Commercially produced diets are readily available. A popular brand is called “Roudybush™”. This brand was developed by Dr. Roudybush, an American vet who established and operates The Roudybush™ bird food manufacturing company. Formulas available through this company that you may want to consider using are the Roudybush Squab Diet and Roudybush Formula 3.

The nutritional requirements of a growing pigeon squab can be categorized into four stages. These four stages and the corresponding recommended feeds are:

Stage 1: Hatching to 4 days

Feed Roudybush Squab Handfeeding Formula™
Diluted 2.2 parts water : 1 part formula by volume
Feed five to six times daily
Note: Some newly hatched chicks can survive off the resorbing yolk sac for 24 hours. There are some people who prefer to initially feed either saline or Hartmann’s solution, especially if the chick appears dehydrated. Symptoms of dehydration include a deep red color and poor responsiveness. This is more likely to occur in prolonged hatching. You can obtain the saline and the Hartmann’s from a vet or pharmacist.

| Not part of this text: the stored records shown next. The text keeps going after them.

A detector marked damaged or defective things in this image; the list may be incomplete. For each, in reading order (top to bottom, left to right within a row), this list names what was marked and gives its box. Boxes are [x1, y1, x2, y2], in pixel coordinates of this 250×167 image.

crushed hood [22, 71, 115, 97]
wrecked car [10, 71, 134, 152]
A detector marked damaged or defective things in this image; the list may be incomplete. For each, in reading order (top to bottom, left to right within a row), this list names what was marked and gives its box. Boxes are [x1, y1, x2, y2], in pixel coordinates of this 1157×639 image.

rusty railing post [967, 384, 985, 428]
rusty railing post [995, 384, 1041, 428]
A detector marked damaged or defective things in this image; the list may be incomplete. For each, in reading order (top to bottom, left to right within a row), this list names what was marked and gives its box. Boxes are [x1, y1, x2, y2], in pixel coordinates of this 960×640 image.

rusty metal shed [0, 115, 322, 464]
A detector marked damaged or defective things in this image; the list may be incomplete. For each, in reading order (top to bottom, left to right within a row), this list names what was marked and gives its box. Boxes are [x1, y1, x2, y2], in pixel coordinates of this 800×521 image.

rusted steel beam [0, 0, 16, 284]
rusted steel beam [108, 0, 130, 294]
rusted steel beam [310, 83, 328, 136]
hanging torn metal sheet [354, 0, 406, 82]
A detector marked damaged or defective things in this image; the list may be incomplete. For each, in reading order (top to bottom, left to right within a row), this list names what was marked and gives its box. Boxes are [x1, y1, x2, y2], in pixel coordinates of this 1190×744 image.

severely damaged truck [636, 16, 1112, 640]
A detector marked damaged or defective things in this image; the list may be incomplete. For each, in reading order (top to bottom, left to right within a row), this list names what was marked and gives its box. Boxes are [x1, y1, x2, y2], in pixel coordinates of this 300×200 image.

Stage 2: Early growth, 5 – 7 days

Roudybush Squab Handfeeding Formula™
Diluted 1.5 parts water : 1 part formula by volume
Feed four to five times daily
Stage 3: Late growth, 8 – 14 days

Roudybush Squab Handfeeding Formula™
Dilute 1 part water : 1 part formula by volume
Feed three times daily
Stage 4: Fledgling, 15 days – weaning (28 – 30 days)

Roudybush Formula 3™
Initially dilute at the rate of 1.2 parts water : 1 part formula by volume
Reduce the amount of water as the chick ages
Feed from 3 times daily down to once daily and start to provide normal adult seed mix
Throughout all the stages, adding a probiotic, such as Probac, to the dilution water for at least one feed per day is highly recommended.

And so, is it all worthwhile? From personal experience, it’s a lot of work and the youngsters at weaning do tend to be slightly weaker than those that are parent-reared. But, once weaned and eating independently, they do quickly compensate and catch up and can certainly perform competitively as racers.

In summary, care and hand-rearing the abandoned racing pigeon egg or hatchling is probably best undertaken for those special youngsters. It really all depends on the value you, the fancier, placed on that particular hatchling. But, it’s reassuring to know that you do have the option of incubating and hand-raising and you can succeed at it.


----------



## Shel (Jul 25, 2015)

CBL i cant thank you enough for all the very detailed tips. i've followed them to the letter and little Chance is doing fantastic so far. 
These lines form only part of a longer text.